Sheriff Toulon said there are programs in place at the Suffolk County Correctional facilities that are rehabilitative in nature, so when an inmate is released back into the public, they have something to offer. The new law may deprive some defendants of the opportunity to take advantage of those programs, he said.

For example, 18-to-25-year-old inmates work a 40-hour workweek in a program called “Choose Your Path,” and outside of the workweek, skills such as small engine repair, landscaping and carpentry are taught. While the inmates won’t become master apprentices in the programs, he said, the skills are transferable when they get out of jail.

He also said many people committing robberies and burglaries have substance abuse issues that can be addressed through incarceration.
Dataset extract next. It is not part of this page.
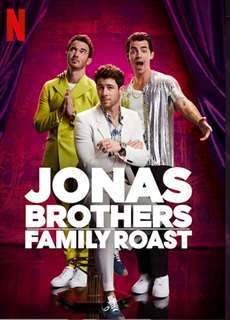 Anh em nhà Jonas: Châm chọc gia đình - Jonas Brothers Family Roast - (2021) - PhimMoi2024 - Website xem phim miễn phí tốt nhất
Sheriff Toulon said he has spoken with parents of inmates who said jail is saving their son’s or daughter’s life, especially when they are addicted to drugs. “It gives an individual the opportunity to, hopefully, get a clearer head, address their issues and hopefully leave here a little better,” he said.

Stripping away a judge’s ability to require bail is not the solution, he added. Judges have the discretion to put individuals in diversion programs such as youth court, veterans court and drug court, if the defendant meets the criteria to enter the program.

Sheriff Toulon said if the judges have the discretion to put inmates in those programs, they should have the discretion for bail, especially if a defendant has a history of not returning to court when told.

“I’m not saying jail is the stop-all gap,” Sheriff Toulon said. “The biggest thing for me is to have a judge have that discretion to make that decision.”